Menurut Lee, memenuhi TKDN software dinilai lebih mudah dibandingkan memenuhi TKDN hardware (perangkat keras) pada smartphone 4G, karena membutuhkan nilai investasi yang jauh lebih rendah.
Pemerintah akhirnya mengalah dan skema TKDN akhirnya diciutkan menjadi dua yakni 100 persen hardware atau 100 persen software, untuk kewajiban 20-30 persen TKDN. Pemerintah tentu tidak mau jika upayanya untuk menggairahkan industri lokal justru menjadi bumerang dengan hilangnya investasi.
I Gusti Putu Suryawirawan, Dirjen Logam, Mesin, Alat Transportasi dan Elektronika, Kementerian Perindustrian menegaskan, target pemerintah memberlakukan TKDN adalah mendongkrak investasi sekaligus membuka lapangan pekerjaan baru.

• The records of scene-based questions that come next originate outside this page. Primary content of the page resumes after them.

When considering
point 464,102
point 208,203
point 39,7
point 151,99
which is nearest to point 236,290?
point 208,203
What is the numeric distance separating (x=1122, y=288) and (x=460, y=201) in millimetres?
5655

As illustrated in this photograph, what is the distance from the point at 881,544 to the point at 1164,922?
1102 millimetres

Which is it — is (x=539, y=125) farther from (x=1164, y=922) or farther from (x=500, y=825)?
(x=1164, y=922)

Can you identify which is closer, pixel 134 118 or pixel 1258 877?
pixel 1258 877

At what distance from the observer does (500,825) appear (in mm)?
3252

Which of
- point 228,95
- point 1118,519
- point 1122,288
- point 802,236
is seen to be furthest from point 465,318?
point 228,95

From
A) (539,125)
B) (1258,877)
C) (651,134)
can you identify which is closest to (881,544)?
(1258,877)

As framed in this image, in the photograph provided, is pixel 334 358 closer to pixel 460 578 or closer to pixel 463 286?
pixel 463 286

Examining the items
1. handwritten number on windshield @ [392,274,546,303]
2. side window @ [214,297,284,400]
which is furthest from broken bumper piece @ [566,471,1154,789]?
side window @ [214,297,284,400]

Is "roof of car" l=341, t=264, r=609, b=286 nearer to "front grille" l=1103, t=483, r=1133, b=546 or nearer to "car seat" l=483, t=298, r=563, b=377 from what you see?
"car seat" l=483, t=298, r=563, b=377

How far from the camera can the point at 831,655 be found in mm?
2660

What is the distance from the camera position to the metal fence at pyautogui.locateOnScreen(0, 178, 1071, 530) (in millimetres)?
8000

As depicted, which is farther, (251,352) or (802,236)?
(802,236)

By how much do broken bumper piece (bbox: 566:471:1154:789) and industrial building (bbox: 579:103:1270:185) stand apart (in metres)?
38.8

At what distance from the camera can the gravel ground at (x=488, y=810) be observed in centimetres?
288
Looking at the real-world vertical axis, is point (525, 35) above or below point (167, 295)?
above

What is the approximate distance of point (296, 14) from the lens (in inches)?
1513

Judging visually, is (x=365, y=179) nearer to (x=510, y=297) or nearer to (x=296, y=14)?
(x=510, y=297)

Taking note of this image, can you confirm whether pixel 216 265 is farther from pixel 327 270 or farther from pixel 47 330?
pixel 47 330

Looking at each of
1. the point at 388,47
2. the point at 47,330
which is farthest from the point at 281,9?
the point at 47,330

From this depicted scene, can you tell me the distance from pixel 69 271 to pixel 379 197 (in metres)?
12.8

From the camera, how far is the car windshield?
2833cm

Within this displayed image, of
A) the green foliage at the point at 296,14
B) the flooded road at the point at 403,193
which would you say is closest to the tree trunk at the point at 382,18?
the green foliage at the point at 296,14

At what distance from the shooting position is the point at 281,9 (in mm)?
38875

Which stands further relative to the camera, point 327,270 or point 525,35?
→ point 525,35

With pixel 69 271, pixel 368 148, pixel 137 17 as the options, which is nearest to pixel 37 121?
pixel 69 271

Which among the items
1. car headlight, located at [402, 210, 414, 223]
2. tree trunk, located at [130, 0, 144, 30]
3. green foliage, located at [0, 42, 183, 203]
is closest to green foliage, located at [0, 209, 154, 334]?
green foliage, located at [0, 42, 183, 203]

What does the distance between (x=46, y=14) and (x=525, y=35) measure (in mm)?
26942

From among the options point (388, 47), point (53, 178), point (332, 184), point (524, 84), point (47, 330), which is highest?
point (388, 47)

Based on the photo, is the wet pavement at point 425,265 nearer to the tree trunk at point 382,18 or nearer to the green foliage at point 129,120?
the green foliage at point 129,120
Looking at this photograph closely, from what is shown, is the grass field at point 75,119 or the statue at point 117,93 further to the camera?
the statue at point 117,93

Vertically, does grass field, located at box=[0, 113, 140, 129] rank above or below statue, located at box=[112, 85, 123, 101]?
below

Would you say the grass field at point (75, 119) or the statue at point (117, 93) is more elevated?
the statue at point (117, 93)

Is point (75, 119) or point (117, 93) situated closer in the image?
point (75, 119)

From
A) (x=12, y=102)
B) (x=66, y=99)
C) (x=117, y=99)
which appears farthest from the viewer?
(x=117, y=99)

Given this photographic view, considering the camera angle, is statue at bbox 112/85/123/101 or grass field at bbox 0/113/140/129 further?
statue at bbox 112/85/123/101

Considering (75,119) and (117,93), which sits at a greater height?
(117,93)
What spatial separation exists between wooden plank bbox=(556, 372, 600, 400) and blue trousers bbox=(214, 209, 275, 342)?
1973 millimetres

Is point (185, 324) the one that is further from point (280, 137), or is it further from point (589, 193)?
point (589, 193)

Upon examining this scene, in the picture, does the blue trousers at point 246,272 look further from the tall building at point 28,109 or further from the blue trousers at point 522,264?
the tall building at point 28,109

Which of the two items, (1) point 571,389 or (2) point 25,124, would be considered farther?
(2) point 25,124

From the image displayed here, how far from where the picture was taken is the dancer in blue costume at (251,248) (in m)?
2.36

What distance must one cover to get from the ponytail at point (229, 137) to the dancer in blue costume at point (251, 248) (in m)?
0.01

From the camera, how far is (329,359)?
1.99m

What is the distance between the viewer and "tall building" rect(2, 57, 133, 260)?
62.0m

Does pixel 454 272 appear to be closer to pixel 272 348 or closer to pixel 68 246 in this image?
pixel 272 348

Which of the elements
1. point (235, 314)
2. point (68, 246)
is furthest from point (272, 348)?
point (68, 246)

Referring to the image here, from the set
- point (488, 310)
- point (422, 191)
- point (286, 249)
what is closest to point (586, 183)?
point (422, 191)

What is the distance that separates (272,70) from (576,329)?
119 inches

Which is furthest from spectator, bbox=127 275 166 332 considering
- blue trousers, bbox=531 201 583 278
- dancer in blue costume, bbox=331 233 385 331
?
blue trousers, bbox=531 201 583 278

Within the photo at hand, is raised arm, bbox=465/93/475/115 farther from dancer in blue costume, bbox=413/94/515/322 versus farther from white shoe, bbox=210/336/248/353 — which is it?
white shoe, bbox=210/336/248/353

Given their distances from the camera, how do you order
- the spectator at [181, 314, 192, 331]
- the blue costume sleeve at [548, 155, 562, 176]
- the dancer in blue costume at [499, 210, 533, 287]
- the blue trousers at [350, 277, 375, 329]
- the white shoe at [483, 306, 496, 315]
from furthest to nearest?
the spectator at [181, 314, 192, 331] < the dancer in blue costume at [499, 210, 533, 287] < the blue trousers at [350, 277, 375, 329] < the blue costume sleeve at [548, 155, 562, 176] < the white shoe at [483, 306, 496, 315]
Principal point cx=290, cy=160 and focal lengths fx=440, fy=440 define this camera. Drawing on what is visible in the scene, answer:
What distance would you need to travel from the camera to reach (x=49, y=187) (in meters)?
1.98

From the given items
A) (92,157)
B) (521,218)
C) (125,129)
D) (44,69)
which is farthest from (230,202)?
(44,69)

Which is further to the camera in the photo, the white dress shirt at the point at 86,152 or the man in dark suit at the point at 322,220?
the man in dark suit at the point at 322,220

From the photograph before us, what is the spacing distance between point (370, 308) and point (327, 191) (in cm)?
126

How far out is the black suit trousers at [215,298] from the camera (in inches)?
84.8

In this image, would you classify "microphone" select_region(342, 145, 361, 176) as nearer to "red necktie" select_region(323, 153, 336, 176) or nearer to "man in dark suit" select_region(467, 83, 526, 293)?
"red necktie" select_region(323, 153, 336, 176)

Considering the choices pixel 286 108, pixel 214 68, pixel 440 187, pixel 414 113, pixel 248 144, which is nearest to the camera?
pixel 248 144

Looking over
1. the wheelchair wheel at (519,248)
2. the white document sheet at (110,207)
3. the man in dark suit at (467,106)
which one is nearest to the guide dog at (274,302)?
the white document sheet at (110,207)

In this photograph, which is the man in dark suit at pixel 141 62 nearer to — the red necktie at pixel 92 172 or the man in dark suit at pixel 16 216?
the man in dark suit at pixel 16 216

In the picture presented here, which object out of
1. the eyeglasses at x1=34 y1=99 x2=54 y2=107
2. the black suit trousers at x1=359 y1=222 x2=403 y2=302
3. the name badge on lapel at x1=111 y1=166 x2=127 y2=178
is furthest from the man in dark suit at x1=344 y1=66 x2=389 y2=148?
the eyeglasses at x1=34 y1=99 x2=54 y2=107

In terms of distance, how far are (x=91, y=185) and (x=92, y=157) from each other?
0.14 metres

“Tujuan kami supaya ada investasi masuk ke Indonesia dan membuka lapangan pekerjaan,” kata Suryawiriawan kepada tirto.id, pada Selasa (7/6/2016).
Beberapa vendor besar seperti Apple, Sony dan BlackBerry pun diharapkan segera menyusul untuk menambah nilai investasi itu.
“Kami optimistis, investasi ini akan lebih baik. Kita sudah sepakat 30% TKDN mulai 1 Januari 2017, tidak akan berubah. Vendor juga sudah oke, soal skema penerapan 30% juga sudah tidak ada masalah lagi,” tegas Putu.